A Cúpula do BRICS (Brasil, Rússia, Índia, China e África do Sul), realizada em Joanesburgo entre os dias 22 e 24 de agosto, foi tema de destaque nesta semana nas noticias internacionais pela sua importância geopolítica e econômica nos dias atuais

28/08/2023 09h14 Atualizada há 1 ano
Por: Elane Dornelles
Foto: Ricardo Stuckert/PR
Foto: Ricardo Stuckert/PR

A Cúpula do BRICS (Brasil, Rússia, Índia, China e África do Sul), realizada em Joanesburgo entre os dias 22 e 24 de agosto, foi tema de destaque nesta semana nas noticias internacionais pela sua importância geopolítica e econômica nos dias atuais.

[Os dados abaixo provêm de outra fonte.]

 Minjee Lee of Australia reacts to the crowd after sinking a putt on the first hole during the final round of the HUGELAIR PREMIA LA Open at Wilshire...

É de conhecimento geral a importância estratégica, principalmente quando falamos sobre a representatividade e demandas do Sul global, o papel dos BRICS, pelo seu poder econômico e político no que se refere aos atores Estatais envolvidos no bloco, tanto que resultou nesta Cúpula com a incorporação de mais 5 países, sendo eles: Argentina, Arabia Saudita, Egito, Emirados Árabes, Etiópia e Irã.

O ponto chave que pretendo destacar, tendo em vista minha experiência e estudos na área da saúde, de uma maneira reflexiva e breve, são os principais assuntos tratados neste encontro, que a propósito é o primeiro encontro presencial do grupo desde o início da pandemia de Covid-19, a respeito da relevância dos temas correlacionando-os com as demandas de saúde global que de maneira direta e indireta ainda permeia e muito as ações políticas discutidas pelos Estados participantes. 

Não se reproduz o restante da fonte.